“When you say resent, do you intend I should call him out?—fight him?”

“If I were the husband instead of the wife, it is what I should do,—ay,” cried she, wildly, “and thank Fortune that gave me the chance.”

“I don't think I'm going to show any such gratitude,” said he, with a cold grin. “If he made love to you, I take it he fancied you had given him some encouragement When you showed him that he was mistaken, he met his punishment. A woman always knows how to make a man look like a confounded fool at such a moment.”

“And is that enough?”

“Is what enough?”

“I ask, is it enough to make him look like a confounded fool? Will that soothe a wife's insulted pride, or avenge a husband's injured honor?”

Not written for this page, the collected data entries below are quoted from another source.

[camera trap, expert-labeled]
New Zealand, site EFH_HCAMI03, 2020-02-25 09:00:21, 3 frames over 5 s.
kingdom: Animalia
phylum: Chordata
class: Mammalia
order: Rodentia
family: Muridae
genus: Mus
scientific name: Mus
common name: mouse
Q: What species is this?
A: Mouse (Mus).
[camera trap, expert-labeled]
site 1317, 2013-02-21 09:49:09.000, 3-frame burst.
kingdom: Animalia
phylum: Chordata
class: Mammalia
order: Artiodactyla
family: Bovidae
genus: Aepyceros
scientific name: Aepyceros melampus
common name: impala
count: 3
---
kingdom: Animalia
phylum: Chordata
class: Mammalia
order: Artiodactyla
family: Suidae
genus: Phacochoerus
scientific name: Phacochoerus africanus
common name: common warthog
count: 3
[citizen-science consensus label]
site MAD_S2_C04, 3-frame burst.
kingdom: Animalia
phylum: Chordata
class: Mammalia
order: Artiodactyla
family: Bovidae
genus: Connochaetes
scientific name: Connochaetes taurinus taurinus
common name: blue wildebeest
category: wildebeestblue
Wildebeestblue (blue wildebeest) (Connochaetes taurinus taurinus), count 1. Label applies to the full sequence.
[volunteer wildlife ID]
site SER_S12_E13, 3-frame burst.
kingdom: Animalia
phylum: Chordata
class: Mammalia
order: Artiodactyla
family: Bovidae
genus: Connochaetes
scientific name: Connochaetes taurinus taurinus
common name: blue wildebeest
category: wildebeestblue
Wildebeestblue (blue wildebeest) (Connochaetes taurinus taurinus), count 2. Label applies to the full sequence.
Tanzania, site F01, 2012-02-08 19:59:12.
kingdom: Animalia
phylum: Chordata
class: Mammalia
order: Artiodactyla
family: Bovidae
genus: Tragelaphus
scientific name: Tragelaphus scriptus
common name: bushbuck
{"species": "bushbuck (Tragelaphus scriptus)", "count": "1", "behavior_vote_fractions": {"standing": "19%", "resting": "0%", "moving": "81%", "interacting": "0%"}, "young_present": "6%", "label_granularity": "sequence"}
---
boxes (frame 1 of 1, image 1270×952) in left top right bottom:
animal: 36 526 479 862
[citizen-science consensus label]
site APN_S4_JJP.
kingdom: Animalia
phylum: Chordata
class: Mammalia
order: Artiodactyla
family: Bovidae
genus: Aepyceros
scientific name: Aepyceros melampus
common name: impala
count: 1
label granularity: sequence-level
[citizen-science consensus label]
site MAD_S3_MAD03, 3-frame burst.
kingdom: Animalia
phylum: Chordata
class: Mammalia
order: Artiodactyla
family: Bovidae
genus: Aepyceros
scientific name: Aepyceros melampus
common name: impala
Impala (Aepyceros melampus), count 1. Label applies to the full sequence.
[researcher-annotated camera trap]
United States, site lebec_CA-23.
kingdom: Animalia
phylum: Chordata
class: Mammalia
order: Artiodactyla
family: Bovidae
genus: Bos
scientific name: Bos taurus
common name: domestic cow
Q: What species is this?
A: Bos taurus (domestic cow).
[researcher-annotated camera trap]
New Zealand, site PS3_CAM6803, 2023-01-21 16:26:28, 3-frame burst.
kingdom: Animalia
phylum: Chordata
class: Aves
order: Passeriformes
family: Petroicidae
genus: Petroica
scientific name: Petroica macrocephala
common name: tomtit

“I don't know much of the wife's part; but as to the husband's share in the matter, if I had to fight every fellow who made up to you, my wedding garment ought to have been a suit of chain-armor.”

“A husband need not fight for his wife's flirtations; be-. sides, he can make her give these up if he likes. There are insults, however, that a man”—; and she said the word with a fierce emphasis—“resents with the same instinct that makes him defend his life.”

“I know well enough what he 'd say; he 'd say that there was nothing serious in it, that he was merely indulging in that sort of larking talk one offers to a pretty woman who does not seem to dislike it. The chances are he 'd turn the tables a bit, and say that you rather led him on than repressed him.”

“And would these pleas diminish your desire to have his heart's blood?” cried she, wild with passion and indignation together.